SAT goes full 'Muh Equality'
If wars for jews weren't enough, starting off with the axiom "all races are equal" is sufficient to induce Clown World. Since equality is indelible, all deductions of race based IQ differences must be unsound, and owning to external pressures, such as the usual nonsense we hear about privilege. In a vain attempt to quantify the unmeasurable, the 2019 term with added pseudo-scientific flavor is 'Adversity Index'.
The College Board plans to assign an adversity score to every student who takes the SAT to try to capture their social and economic background, jumping into the debate raging over race and class in college admissions.
This new number, called an adversity score by college admissions officers, is calculated using 15 factors including the crime rate and poverty levels from the student’s high school and neighborhood. Students won’t be told the scores, but colleges will see the numbers when reviewing their applications.
James Conroy, director of college counseling at New Trier High School, which serves several affluent and mostly white communities north of Chicago, said the focus on diversity by elite colleges is already high and the adversity score would magnify that.
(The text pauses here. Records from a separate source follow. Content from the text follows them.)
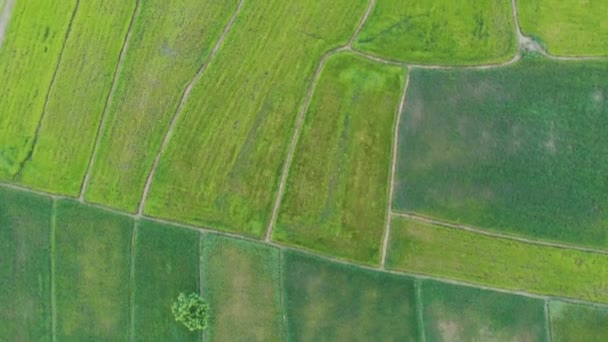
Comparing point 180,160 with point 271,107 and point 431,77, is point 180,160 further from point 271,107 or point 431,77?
point 431,77

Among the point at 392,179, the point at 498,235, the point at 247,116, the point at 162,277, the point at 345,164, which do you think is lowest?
the point at 162,277

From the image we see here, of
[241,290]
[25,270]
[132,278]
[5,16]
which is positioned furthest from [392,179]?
[5,16]

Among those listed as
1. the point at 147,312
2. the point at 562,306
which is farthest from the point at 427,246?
the point at 147,312

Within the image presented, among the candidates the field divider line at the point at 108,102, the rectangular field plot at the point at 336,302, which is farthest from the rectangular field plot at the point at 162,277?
the rectangular field plot at the point at 336,302

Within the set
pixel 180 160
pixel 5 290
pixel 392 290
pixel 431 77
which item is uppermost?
pixel 431 77

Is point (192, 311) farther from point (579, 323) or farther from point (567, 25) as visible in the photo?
point (567, 25)

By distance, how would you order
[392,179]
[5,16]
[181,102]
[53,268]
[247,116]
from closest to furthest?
[392,179], [247,116], [181,102], [53,268], [5,16]

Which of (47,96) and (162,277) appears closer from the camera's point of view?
(162,277)

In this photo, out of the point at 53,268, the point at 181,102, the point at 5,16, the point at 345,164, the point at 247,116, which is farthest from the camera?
the point at 5,16
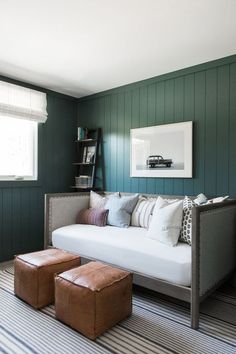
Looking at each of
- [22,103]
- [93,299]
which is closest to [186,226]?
[93,299]

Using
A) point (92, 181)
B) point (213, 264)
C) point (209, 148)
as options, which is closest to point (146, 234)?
point (213, 264)

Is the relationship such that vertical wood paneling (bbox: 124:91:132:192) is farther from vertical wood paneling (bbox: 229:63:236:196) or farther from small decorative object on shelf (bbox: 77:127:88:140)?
vertical wood paneling (bbox: 229:63:236:196)

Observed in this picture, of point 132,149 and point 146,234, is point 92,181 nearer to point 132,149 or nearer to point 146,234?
point 132,149

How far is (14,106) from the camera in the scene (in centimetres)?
328

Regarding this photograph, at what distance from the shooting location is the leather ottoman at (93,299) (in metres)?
1.76

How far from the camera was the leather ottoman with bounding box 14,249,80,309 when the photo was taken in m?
2.15

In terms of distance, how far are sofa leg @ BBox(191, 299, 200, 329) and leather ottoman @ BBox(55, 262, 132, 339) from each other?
0.47 metres

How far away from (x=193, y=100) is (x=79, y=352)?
2.63 metres

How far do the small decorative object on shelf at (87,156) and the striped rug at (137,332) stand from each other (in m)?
2.00

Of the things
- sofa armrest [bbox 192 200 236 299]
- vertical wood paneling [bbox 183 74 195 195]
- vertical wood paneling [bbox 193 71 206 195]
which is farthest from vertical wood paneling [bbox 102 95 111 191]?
sofa armrest [bbox 192 200 236 299]

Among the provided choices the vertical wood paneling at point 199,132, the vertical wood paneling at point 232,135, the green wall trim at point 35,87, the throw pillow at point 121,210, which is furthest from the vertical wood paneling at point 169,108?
the green wall trim at point 35,87

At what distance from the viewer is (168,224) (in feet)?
7.80

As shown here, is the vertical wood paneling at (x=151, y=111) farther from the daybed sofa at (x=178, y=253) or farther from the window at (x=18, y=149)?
the window at (x=18, y=149)

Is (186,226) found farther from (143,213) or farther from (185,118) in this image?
(185,118)
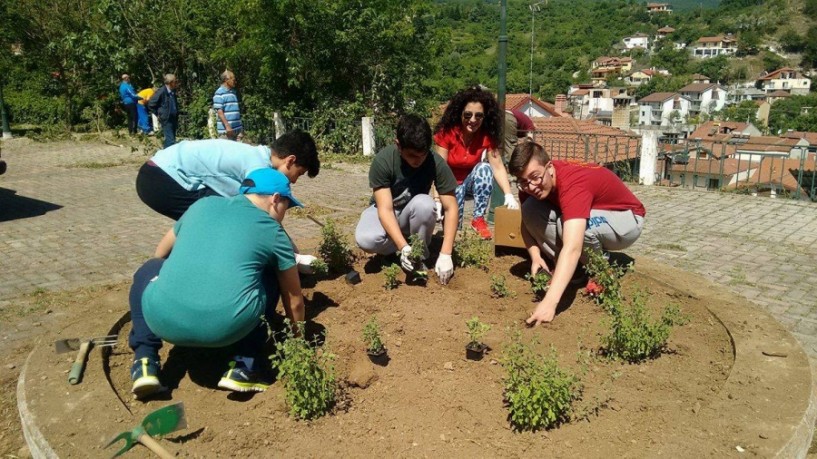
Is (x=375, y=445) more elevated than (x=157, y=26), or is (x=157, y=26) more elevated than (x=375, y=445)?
(x=157, y=26)

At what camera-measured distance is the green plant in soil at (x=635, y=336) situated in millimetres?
2955

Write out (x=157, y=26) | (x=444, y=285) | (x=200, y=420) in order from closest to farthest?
(x=200, y=420)
(x=444, y=285)
(x=157, y=26)

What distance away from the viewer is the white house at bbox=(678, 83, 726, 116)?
344 ft

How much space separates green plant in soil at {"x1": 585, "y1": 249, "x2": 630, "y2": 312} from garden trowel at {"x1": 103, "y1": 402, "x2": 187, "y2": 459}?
222 centimetres

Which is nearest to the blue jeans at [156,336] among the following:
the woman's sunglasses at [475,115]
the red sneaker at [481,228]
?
the red sneaker at [481,228]

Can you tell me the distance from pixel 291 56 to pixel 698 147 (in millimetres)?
9303

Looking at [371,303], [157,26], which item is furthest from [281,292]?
[157,26]

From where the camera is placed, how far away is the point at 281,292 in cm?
305

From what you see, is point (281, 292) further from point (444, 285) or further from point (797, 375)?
point (797, 375)

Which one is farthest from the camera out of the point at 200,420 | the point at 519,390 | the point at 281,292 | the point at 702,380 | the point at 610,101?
the point at 610,101

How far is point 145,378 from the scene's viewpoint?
275 centimetres

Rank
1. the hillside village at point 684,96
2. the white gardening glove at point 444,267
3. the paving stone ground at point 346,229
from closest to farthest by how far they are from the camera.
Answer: the white gardening glove at point 444,267
the paving stone ground at point 346,229
the hillside village at point 684,96

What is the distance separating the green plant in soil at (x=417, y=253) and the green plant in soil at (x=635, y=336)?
4.23ft

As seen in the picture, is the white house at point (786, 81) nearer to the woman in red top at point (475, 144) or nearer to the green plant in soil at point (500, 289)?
the woman in red top at point (475, 144)
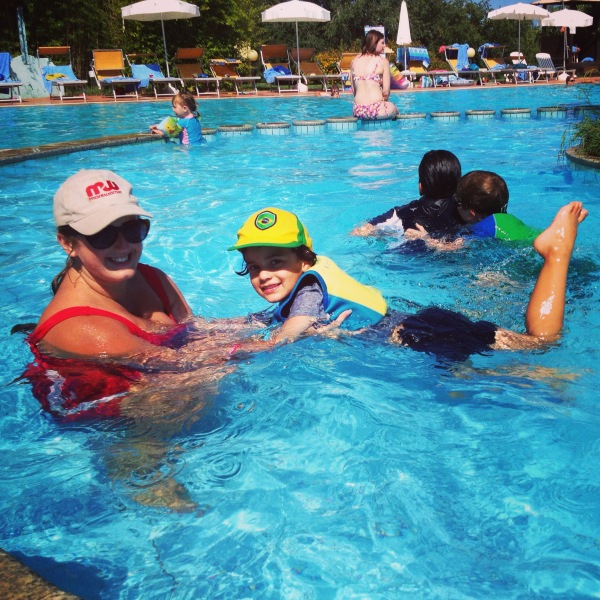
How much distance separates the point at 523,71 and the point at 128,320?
27529 mm

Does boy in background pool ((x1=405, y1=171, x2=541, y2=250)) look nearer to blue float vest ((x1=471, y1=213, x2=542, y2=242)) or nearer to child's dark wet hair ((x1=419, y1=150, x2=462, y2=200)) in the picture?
blue float vest ((x1=471, y1=213, x2=542, y2=242))

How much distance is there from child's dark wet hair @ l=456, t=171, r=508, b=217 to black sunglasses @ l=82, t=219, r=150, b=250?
3.27m

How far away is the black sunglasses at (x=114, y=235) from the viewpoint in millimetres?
2859

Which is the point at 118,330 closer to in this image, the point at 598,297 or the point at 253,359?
the point at 253,359

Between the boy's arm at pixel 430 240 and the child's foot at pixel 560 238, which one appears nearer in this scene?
the child's foot at pixel 560 238

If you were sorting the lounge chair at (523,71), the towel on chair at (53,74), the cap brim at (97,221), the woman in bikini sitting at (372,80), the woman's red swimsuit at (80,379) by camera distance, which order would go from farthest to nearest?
1. the lounge chair at (523,71)
2. the towel on chair at (53,74)
3. the woman in bikini sitting at (372,80)
4. the woman's red swimsuit at (80,379)
5. the cap brim at (97,221)

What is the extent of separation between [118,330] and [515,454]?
1.77 metres

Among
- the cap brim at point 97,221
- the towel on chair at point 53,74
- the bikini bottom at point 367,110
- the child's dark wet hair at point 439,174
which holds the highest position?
the towel on chair at point 53,74

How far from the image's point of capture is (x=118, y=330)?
9.73 feet

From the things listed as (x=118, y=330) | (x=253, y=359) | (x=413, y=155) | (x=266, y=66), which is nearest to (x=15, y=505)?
(x=118, y=330)

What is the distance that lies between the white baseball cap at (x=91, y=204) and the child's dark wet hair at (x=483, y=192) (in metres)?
3.32

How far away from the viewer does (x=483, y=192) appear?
5.48 metres

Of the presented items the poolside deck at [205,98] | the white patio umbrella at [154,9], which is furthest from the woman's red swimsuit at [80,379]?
the white patio umbrella at [154,9]

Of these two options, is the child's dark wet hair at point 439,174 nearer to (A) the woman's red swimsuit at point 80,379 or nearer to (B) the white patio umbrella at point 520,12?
(A) the woman's red swimsuit at point 80,379
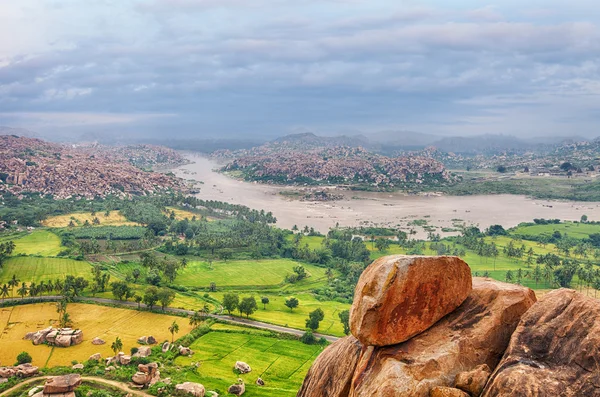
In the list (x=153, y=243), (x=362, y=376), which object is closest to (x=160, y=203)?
(x=153, y=243)

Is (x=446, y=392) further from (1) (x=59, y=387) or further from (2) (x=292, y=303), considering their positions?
(2) (x=292, y=303)

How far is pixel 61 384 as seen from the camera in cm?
2972

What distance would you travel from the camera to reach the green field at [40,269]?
59.0 m

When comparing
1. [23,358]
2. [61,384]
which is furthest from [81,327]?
[61,384]

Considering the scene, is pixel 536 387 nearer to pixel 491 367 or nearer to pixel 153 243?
pixel 491 367

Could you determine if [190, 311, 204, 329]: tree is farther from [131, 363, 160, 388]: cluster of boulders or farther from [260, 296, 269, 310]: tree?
[131, 363, 160, 388]: cluster of boulders

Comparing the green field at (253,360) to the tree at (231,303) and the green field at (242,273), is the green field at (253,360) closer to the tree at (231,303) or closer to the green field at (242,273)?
the tree at (231,303)

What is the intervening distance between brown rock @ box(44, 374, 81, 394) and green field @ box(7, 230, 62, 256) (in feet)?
159

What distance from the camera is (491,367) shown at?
31.3 ft

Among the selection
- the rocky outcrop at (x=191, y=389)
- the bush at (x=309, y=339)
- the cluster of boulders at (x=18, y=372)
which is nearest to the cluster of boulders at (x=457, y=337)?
the rocky outcrop at (x=191, y=389)

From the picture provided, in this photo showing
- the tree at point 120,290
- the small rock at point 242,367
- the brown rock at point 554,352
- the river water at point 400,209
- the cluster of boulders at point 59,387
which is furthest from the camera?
the river water at point 400,209

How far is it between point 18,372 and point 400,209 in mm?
109050

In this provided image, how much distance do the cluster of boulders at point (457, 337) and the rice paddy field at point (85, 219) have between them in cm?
9745

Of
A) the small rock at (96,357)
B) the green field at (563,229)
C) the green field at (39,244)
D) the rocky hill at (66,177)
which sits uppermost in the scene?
the rocky hill at (66,177)
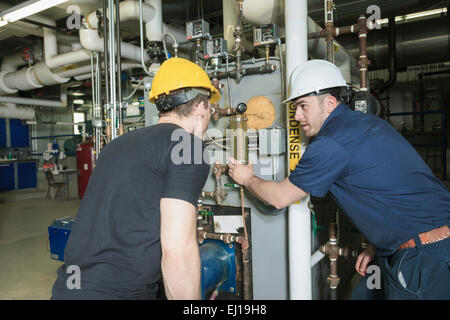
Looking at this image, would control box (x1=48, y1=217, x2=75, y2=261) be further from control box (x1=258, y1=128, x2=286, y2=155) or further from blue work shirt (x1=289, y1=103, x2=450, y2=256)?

“My emails are inundated with admissions officers who want to talk to our diversity kids,” Mr. Conroy said. “Do I feel minority students have been discriminated against? Yes, I do. But I see the reversal of it happening right now.”
Now sit back and view the pilpul, as they try to tell you this isn't about race, when in fact, the racial differences in SAT scores are the driving force for these 'changes'. Even in the quotes above, you see the demand for changes so as to increase diversity.
The adversity score, by contrast, doesn’t take into account race and is superior because it is steeped in more research, said Connie Betterton, vice president for higher education access and strategy at the College Board.
“Since it is identifying strengths in students, it’s showing this resourcefulness that the test alone cannot measure,” Mr. Coleman, the College Board CEO, said. “These students do well, they succeed in college.”